— В детстве меня постоянно наказывали, когда я клал галстук в тарелку. Видимо, они хотели воспитать меня как джентльмена, а не как моль.
— Если бы мне довелось когда-нибудь воспитывать моль-с, — мечтательно промолвил Шимс, — то я бы тоже попытался ей внушить отвращение к поеданию галстуков за обедом-с. И я бы всячески призывал ее отказаться также и от увлечения шерстяными костюмами на ужин-с, особенно совсем новыми-с.
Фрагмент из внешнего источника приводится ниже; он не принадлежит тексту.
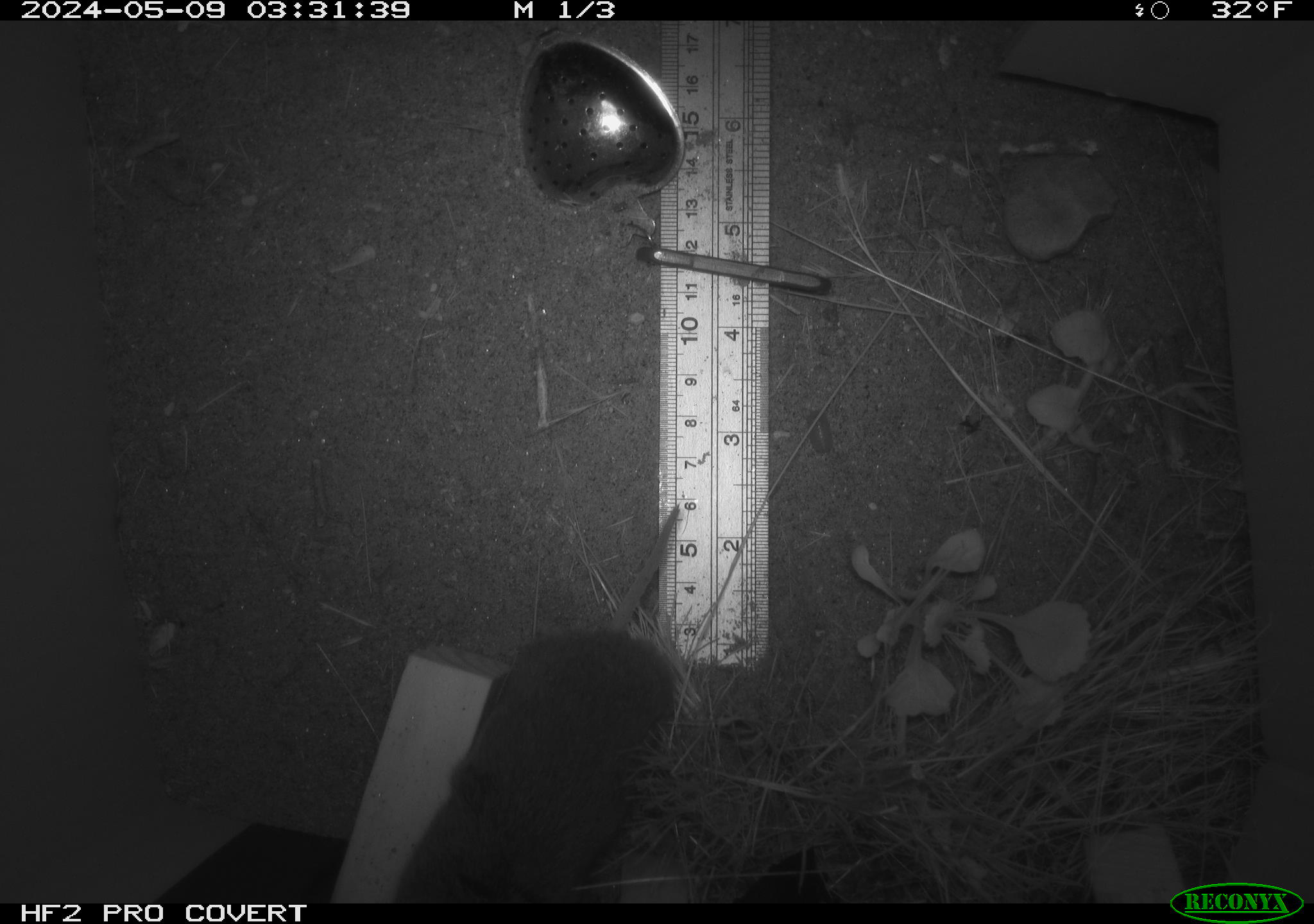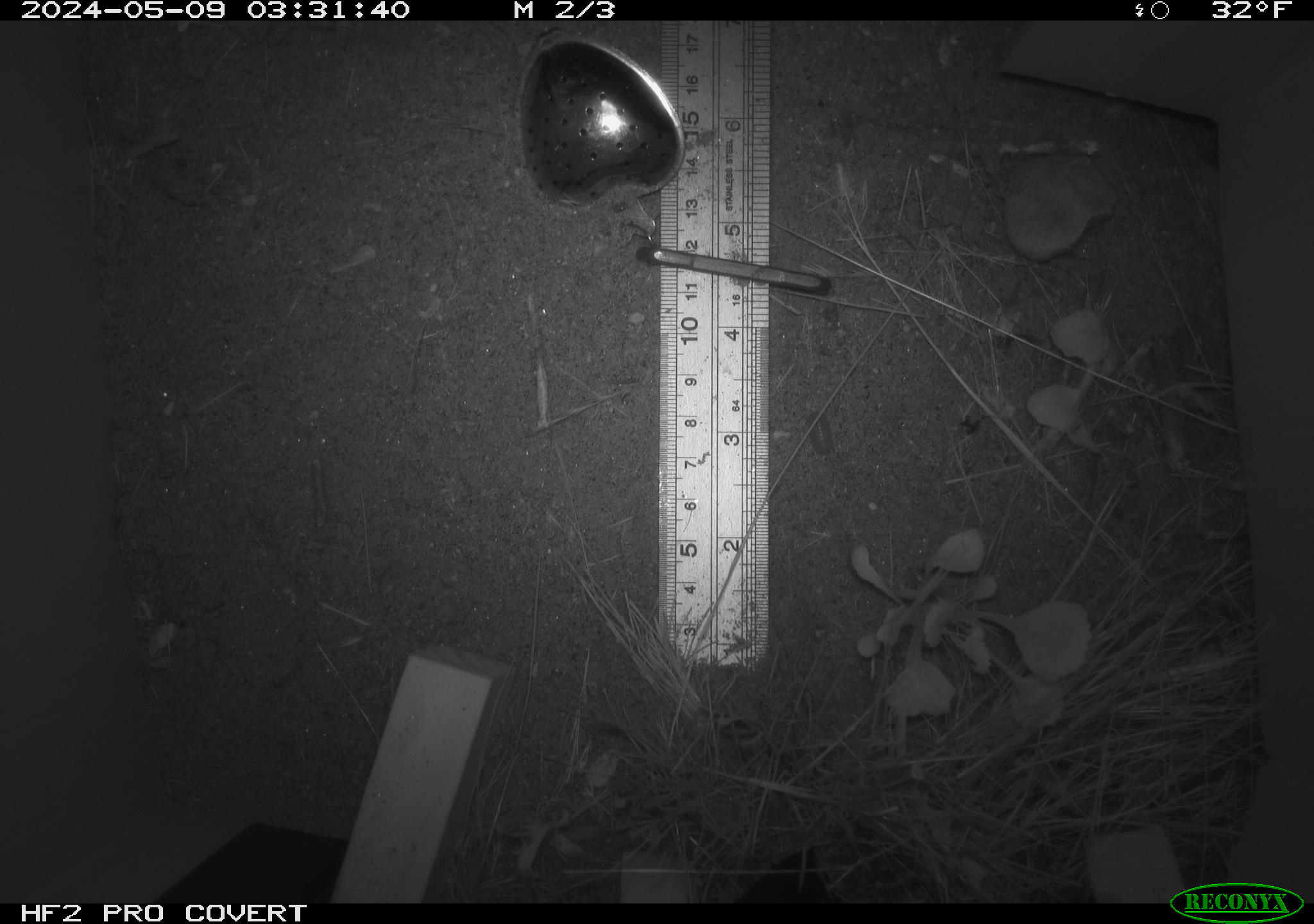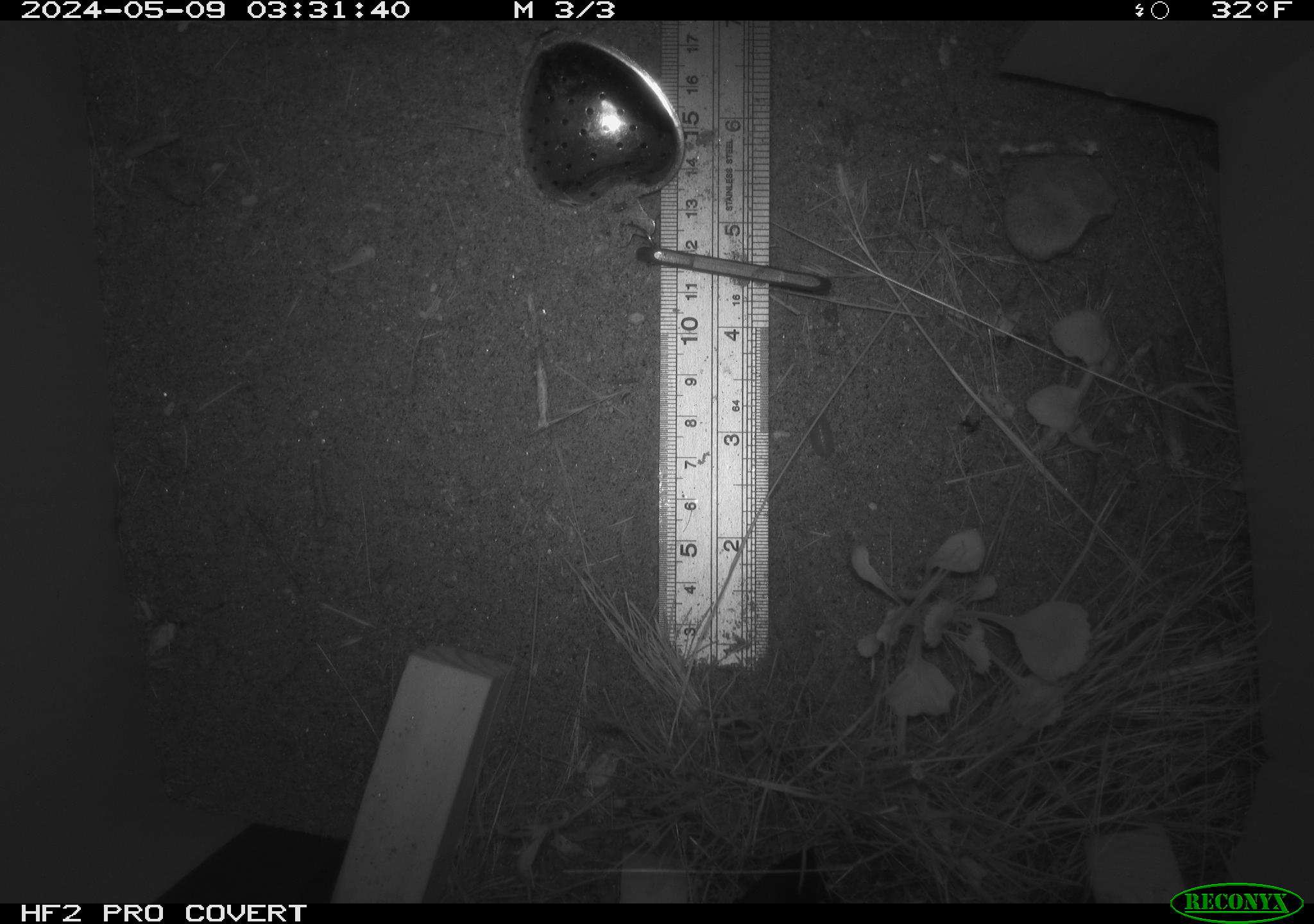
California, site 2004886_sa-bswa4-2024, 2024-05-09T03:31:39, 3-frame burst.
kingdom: Animalia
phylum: Chordata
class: Mammalia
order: Rodentia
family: Cricetidae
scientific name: Arvicolinae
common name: voles, lemmings, and muskrats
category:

— А что ж ей тогда есть? — обеспокоился сердобольный Генри. Это на него похоже. Говорят, что в розовощеком младенчестве он как-то ночью слямзил на кухне мясной пирог и попытался угостить им окрестных койотов, чтобы они не выли так жалобно. Вот и сейчас он принял проблему питания моли так близко к сердцу, как будто эта моль была его любимой бабушкой. Не знаю, как ему удавалось объезжать мустангов, когда при таком характере любой залетный суслик может из него вить веревки. Впрочем, сусликов он объезжать не пытался. Я решительно не представляю себе Генри Эрнста Баскервиля, потомка древнего рода, верхом на суслике, строптиво закусившем удила.
— Не знаю-с. Чем-то ж она питается в дикой природе-с.
— А она существует в дикой природе?
— Должна-с. Хотя наверняка с тех пор, как человек ее приручил, прошло столько времени, что она могла совершенно изменить свои гастрономические пристрастия-с.
— Может быть, дикая моль питалась не одеждой, а самими джентльменами?
— Я слышал-с, что доныне существует леопардовая моль-с. Ее особи достигают довольно крупных размеров-с, но все же я не думаю, чтобы она обладала хищностью леопарда. К тому же, в дикой природе нет джентльменов-с. По крайней мере, истинных джентльменов-с.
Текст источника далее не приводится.